Vistos como forma de entretenimento por alguns, os óculos de realidade virtual estão sendo utilizados também no tratamento de problemas de saúde, como traumas e fobias. Pesquisadores de duas universidades brasileiras já utilizam a tecnologia na assistência a pessoas com estresse pós-traumático ou medos, como o de avião.
A técnica virou uma aliada ao tratamento convencional para esses tipos de transtorno, baseado em sessões de terapia cognitivo-comportamental, nas quais o paciente é orientado a reviver as situações que lhe trazem medo ou angústia.
"Na terapia tradicional, a gente faz o paciente entrar em contato com as memórias por meio da imaginação e do relato. Ao ser 'exposto' à situação novamente, a ideia é que ele, aos poucos, construa uma nova memória do acontecimento e que essa memória não venha mais acompanhada pelo medo", explica Christian Kristensen, professor titular do programa de pós-graduação em Psicologia da Pontifícia Universidade Católica do Rio Grande do Sul (PUC-RS) e pesquisador do Conselho Nacional de Desenvolvimento Científico e Tecnológico (CNPq).
O problema, diz o especialista, é que algumas pessoas têm dificuldades em reviver essas lembranças só na imaginação. Em palestra realizada no World Congress on Brain, Behavior and Emotions - congresso sobre o cérebro realizado em Porto Alegre no mês passado -, Kristensen apresentou detalhes sobre o trabalho que tem feito com vítimas de assalto a bancos.
"No cenário criado para o software, o paciente pode se colocar no lugar de gerente, caixa do banco ou cliente. Ele passa por uma série de situações características de uma agência bancária até que entra um personagem e anuncia o assalto", conta ele. "As primeiras versões dos cenários que trabalhamos eram menos requintadas. O que começamos a usar no ano passado tem um nível de interação maior. Até os postes e placas de rua do entorno da agência lembram a cidade de Porto Alegre", diz o especialista.
Os pacientes passam por seis sessões semanais da chamada terapia de exposição por realidade virtual, além de sessões de terapia convencional. De acordo com ele, uma possibilidade do tratamento é a pessoa se expor à situação real, mas isso tem riscos, porque o terapeuta não está presente. E, se houver novo episódio que provoca estresse - como outro assalto -, as memórias traumáticas ficarão muito consolidadas. Recuperação.
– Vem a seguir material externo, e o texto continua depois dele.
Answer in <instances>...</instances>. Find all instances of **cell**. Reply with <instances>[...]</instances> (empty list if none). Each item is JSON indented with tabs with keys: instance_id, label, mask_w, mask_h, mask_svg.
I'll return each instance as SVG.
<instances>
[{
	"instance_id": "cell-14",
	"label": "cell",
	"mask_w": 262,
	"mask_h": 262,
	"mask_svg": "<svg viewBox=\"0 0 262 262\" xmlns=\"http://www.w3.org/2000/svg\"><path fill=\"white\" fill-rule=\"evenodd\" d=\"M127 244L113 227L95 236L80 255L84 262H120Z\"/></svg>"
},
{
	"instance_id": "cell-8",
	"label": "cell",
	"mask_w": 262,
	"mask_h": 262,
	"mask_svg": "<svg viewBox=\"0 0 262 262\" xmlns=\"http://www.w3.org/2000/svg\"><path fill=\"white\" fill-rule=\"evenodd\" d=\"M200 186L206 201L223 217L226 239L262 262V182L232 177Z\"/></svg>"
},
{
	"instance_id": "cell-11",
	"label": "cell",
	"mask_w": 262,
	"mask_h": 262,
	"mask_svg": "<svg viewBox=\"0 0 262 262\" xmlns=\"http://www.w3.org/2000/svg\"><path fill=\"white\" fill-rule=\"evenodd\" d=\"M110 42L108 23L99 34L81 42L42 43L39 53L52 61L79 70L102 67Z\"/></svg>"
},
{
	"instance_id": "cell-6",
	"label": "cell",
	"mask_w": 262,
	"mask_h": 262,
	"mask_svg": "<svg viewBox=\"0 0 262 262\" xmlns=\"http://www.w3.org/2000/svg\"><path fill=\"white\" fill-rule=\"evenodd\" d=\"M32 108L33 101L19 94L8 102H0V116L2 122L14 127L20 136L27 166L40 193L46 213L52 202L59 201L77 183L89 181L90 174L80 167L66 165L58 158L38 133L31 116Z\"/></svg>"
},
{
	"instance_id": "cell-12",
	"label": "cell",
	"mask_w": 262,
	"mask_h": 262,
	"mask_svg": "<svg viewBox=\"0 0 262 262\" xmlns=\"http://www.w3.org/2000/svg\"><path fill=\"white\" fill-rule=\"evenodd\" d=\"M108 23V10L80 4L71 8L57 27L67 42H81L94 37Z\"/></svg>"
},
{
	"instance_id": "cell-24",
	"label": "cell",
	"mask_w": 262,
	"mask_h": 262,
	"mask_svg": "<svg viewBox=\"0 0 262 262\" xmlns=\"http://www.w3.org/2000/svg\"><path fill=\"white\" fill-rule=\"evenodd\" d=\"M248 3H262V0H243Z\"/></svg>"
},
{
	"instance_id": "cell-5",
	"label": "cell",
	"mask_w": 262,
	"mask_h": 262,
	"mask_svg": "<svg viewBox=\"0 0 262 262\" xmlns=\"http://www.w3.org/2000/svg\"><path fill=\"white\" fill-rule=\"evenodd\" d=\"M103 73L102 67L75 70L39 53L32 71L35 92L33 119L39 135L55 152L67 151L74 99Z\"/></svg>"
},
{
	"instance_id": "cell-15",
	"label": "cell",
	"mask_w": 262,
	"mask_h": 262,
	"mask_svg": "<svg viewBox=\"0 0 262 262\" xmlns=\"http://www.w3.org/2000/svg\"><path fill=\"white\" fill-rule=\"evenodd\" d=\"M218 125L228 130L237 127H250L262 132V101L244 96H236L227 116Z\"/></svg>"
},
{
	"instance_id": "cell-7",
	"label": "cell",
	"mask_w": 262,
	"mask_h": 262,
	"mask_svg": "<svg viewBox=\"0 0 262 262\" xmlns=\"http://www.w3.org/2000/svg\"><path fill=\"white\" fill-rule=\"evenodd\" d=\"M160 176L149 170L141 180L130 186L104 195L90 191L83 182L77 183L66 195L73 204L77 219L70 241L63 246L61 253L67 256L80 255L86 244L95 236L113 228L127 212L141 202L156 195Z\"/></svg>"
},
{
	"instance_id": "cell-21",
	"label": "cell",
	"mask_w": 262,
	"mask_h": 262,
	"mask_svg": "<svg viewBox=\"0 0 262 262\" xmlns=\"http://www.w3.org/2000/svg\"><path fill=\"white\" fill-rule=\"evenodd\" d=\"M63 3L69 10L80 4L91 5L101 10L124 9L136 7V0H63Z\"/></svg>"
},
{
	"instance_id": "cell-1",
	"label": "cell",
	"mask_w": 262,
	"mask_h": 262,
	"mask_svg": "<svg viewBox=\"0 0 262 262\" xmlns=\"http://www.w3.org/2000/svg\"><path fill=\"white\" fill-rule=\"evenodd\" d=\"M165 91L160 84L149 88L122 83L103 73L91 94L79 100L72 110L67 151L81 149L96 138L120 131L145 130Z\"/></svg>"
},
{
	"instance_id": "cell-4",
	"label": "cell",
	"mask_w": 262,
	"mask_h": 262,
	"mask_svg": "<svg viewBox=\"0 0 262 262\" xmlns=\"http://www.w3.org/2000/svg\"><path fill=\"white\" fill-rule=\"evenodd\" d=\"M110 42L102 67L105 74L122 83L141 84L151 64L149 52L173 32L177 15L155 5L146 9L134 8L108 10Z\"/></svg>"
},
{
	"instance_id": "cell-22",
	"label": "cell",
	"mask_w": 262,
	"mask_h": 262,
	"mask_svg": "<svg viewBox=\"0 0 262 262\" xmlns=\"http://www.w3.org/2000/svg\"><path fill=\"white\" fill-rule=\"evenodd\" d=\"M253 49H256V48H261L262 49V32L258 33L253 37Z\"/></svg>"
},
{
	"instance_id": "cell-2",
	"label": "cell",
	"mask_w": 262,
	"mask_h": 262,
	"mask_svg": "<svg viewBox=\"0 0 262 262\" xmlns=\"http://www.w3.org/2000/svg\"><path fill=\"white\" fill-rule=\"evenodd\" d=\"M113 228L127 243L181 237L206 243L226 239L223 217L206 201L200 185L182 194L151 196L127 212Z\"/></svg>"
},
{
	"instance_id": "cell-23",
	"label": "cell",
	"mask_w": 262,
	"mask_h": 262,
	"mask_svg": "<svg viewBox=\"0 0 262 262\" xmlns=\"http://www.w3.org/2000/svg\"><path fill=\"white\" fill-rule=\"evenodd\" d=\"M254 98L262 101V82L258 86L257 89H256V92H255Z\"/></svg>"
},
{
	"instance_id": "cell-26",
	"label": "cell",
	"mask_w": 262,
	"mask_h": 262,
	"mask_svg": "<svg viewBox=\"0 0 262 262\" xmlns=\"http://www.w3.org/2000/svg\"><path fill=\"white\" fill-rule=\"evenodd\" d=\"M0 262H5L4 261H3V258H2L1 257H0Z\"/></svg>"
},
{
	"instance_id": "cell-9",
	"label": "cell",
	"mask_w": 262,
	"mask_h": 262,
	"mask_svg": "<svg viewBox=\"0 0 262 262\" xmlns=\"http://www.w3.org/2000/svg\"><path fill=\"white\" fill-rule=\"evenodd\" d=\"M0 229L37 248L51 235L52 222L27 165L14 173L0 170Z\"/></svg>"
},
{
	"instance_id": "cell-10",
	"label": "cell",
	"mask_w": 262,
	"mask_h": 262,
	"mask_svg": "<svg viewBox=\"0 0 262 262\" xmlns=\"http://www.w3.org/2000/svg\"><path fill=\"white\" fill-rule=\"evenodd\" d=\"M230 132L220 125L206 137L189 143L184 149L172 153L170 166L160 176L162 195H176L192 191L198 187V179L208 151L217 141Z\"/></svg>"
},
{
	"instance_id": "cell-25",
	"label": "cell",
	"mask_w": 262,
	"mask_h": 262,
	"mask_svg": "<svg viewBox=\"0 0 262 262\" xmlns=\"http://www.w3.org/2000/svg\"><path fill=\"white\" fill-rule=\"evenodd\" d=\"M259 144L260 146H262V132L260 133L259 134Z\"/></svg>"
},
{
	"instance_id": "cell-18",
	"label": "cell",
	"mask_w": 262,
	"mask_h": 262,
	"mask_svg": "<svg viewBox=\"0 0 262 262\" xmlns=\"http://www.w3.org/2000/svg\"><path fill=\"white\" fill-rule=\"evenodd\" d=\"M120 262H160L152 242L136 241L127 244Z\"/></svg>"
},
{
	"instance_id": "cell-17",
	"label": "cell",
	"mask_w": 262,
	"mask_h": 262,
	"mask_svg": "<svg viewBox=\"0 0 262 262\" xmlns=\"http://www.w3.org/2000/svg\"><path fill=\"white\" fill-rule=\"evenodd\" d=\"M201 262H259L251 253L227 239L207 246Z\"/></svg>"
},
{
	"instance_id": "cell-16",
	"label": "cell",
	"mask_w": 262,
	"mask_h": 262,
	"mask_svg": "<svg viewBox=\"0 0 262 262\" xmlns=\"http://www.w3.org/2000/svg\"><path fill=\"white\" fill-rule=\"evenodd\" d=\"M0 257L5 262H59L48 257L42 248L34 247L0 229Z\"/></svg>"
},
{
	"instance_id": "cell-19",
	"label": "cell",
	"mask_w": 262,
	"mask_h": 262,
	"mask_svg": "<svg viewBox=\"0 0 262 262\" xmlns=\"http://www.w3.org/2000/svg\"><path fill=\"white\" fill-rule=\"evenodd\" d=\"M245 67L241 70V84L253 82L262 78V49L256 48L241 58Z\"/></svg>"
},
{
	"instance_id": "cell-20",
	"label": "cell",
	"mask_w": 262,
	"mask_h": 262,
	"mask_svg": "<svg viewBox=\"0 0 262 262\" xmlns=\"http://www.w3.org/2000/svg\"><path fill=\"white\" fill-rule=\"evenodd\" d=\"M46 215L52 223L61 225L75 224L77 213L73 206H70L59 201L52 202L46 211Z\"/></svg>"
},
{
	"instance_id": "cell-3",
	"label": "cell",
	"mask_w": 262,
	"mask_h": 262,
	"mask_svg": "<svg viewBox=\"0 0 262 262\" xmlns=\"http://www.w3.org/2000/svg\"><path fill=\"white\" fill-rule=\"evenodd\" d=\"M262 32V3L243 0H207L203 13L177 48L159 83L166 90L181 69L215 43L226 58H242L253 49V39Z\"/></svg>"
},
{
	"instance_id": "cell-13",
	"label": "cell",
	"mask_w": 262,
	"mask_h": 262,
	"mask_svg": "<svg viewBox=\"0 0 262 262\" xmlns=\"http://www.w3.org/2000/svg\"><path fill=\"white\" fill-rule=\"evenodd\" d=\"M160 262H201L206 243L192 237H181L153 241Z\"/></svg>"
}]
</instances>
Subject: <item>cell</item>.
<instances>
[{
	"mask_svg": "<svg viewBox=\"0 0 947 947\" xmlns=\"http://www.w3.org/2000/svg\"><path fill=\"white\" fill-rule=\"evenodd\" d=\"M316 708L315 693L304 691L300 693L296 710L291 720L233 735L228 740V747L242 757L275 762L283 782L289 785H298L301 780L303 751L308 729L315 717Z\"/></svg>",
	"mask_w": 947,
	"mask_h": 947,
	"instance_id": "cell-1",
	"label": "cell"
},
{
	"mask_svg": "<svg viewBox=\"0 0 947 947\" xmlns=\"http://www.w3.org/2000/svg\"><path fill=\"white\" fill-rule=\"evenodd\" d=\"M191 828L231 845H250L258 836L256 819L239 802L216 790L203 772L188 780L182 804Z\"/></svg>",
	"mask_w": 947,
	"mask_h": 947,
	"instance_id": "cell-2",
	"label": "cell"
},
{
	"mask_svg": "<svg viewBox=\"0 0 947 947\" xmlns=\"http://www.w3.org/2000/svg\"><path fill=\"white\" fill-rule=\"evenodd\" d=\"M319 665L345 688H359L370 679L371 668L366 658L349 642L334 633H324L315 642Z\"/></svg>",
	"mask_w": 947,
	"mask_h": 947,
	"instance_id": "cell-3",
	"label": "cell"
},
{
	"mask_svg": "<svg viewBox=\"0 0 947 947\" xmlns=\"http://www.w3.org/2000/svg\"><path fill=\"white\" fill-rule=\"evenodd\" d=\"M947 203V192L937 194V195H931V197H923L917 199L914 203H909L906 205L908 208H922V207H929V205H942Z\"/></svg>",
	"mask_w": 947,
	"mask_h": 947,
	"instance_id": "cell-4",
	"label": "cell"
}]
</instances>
A realidade virtual ajudou a bancária Fabiana Albernard Silveira, de 41 anos, a retomar parte de sua rotina após sofrer cinco assaltos. "O pior episódio foi em 2012, quando os bandidos entraram com fuzis, botaram a arma na minha cabeça, me chutaram, balearam um segurança e quebraram a mandíbula de outro", conta ela. Mesmo após o roubo, a gaúcha continuou trabalhando no ramo, mas foi vítima de outros três roubos.
Chegou a ser transferida para uma agência dentro de um shopping, onde acreditava estar mais segura, mas acabou vítima de um novo assalto. Em 2014, entrou em licença por causa de um quadro de estresse pós-traumático. "Tinha emagrecido 12 quilos, não dormia. Fiz tratamento, mas só no ano passado conheci a terapia de exposição por realidade virtual. Me ajudou a reviver a situação de uma maneira segura. Só depois disso que eu consegui ir a uma agência bancária novamente. Já fui duas vezes ao shopping, saí com amigos", conta Fabiana.
No Laboratório de Trauma e Medo do Instituto de Psiquiatria da Universidade Federal do Rio de Janeiro (UFRJ), a realidade virtual já foi usada de forma experimental com motoristas de ônibus que passaram por situações que causam estresse - como assaltos, sequestros ou atropelamentos - e começa a ser utilizada também na assistência a pacientes com medo de avião.
"Em agosto, deveremos iniciar um estudo com cerca de 80 pessoas no qual metade vai fazer só a terapia e a outra metade também contará com o auxílio da realidade virtual", conta Paula Ventura, professora associada dos Institutos de Psicologia e Psiquiatria da UFRJ e coordenadora de laboratório.
"Por meio dos óculos, a gente consegue simular desde o saguão do aeroporto até o momento do voo, com episódios como tempestades e turbulência."Ela diz que estudos internacionais mostraram que, para essa situação, o uso da realidade virtual tem se mostrado mais eficaz do que somente a realização da terapia.
"A situação de imersão que a pessoa se coloca faz o cérebro entender que está vivendo novamente aquela realidade de forma não ameaçadora", afirma Paula."O trauma que fica após uma série de assaltos é muito grande. Parei de sair desacompanhada, trouxe meus pais para morarem comigo, ficava achando que qualquer pessoa na rua poderia ser um bandido.